Die R Automaten GmbH - R GmbH - hatte Geldspielautomaten betrieben. Ihre daraus erzielten Umsätze hatte sie zum Regelsteuersatz versteuert. Der Beklagte hatte der in 1997 eingereichten Umsatzsteuererklärung für 1996 zugestimmt. Für das Streitjahr 1997 wurde die Umsatzsteuererklärung in 1998 eingereicht. Der Beklagte erließ am 07.12.1999 einen Umsatzsteuerbescheid für 1997, in dem die streitigen Umsätze aus den Geldspielautomaten versteuert wurden. Die als Festsetzung unter dem Vorbehalt der Nachprüfung geltende Umsatzsteuererklärung für 1996 und der ebenfalls unter dem Vorbehalt der Nachprüfung stehende Umsatzsteuerbescheid für 1997 wurden bestandskräftig.
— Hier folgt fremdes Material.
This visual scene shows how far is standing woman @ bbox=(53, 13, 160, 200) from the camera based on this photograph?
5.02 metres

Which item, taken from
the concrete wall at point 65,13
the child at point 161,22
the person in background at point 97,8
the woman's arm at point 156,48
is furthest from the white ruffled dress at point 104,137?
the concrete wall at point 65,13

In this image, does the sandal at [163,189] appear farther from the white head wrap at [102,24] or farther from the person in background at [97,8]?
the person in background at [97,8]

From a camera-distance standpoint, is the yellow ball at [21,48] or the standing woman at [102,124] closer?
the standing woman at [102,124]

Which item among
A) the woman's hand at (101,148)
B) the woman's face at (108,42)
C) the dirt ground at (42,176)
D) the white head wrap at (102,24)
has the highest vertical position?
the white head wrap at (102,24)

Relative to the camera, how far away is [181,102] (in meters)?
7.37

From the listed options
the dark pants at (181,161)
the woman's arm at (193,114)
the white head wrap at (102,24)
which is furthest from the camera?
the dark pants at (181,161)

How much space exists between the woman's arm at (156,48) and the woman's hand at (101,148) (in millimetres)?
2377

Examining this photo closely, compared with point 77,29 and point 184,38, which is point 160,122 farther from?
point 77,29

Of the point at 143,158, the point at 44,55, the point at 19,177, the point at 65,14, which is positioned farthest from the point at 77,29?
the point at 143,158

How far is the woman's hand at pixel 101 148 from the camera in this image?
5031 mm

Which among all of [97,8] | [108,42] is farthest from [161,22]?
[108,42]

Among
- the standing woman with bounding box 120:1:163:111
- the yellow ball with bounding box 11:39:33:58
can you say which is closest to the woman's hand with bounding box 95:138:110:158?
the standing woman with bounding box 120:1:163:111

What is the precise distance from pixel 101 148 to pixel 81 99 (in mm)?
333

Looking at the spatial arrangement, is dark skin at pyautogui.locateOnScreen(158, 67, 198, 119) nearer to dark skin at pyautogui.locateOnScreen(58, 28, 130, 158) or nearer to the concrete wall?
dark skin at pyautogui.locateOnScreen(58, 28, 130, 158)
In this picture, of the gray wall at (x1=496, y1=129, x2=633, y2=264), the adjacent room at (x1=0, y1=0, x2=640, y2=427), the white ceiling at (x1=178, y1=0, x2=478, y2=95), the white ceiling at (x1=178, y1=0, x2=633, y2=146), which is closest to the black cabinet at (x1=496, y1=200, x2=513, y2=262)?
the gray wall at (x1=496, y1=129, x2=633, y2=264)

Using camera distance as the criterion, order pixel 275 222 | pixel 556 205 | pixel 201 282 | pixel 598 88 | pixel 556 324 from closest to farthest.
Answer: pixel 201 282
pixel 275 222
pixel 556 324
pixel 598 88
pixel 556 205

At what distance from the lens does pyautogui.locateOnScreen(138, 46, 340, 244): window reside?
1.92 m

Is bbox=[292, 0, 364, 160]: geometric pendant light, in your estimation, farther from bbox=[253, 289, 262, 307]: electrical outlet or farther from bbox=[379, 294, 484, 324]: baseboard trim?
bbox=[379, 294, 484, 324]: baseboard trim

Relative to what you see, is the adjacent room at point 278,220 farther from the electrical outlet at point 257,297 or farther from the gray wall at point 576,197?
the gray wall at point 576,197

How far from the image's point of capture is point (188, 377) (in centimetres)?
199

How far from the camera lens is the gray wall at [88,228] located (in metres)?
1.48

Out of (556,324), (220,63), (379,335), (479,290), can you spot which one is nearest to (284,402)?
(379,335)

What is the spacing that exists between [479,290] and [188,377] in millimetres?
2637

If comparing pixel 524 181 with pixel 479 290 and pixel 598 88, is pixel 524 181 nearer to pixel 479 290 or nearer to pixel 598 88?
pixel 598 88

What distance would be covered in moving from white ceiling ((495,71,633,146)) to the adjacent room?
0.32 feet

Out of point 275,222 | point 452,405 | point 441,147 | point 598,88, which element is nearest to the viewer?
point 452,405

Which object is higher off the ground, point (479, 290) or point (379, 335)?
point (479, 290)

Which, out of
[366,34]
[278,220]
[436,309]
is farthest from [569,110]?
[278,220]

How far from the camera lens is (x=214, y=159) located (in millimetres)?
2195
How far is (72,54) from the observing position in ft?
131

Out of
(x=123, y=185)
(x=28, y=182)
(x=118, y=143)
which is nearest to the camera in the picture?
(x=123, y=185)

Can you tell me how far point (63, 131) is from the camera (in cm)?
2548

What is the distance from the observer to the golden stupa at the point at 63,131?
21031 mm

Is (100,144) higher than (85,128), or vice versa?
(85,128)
Am 06.05.2005 wurde über das Vermögen der B Automaten GmbH & Co. KG das Insolvenzverfahren eröffnet. Die Klägerin wurde zur Insolvenzverwalterin bestellt.
Am 28.06.2006 reichte die Klägerin für die Streitjahre berichtigte Umsatzsteuererklärungen ein, in denen sie die Umsätze aus den Geldspielautomaten unter Berufung auf das Urteil des EuGH vom 17.02.2005 Rs. C-435/02 Linneweber als steuerfrei behandelte. Daraus errechnete sie für 1996 eine Nachzahlung von 29.476,40 DM und für 1997 eine Erstattung von 213.052,80 DM.
Der Beklagte lehnte den Antrag auf Änderung mit Bescheid vom 20.04.2007 wegen Eintritts der Festsetzungsverjährung ab.
Ihren dagegen gerichteten Einspruch begründete die Klägerin damit, dass vor Ablauf der Festsetzungsfrist mit einer Außenprüfung begonnen worden sei. Die Außenprüfung habe auch die Besteuerungsgrundlagen der durch die Verschmelzung untergegangenen R Automaten GmbH betroffen, was sich insbesondere darauf ergebe, dass in 1997 nur diese überhaupt Umsätze erzielt habe. Hinsichtlich der R Automaten GmbH habe weder eine Schlussbesprechung stattgefunden, noch sei ein Prüfungsbericht erstellt worden. Auch wenn eine Prüfungsanordnung gegenüber der R Automaten GmbH nicht ergangen sei, so habe doch tatsächlich eine Prüfung stattgefunden, denn die Unterlagen der GmbH seien angefordert worden.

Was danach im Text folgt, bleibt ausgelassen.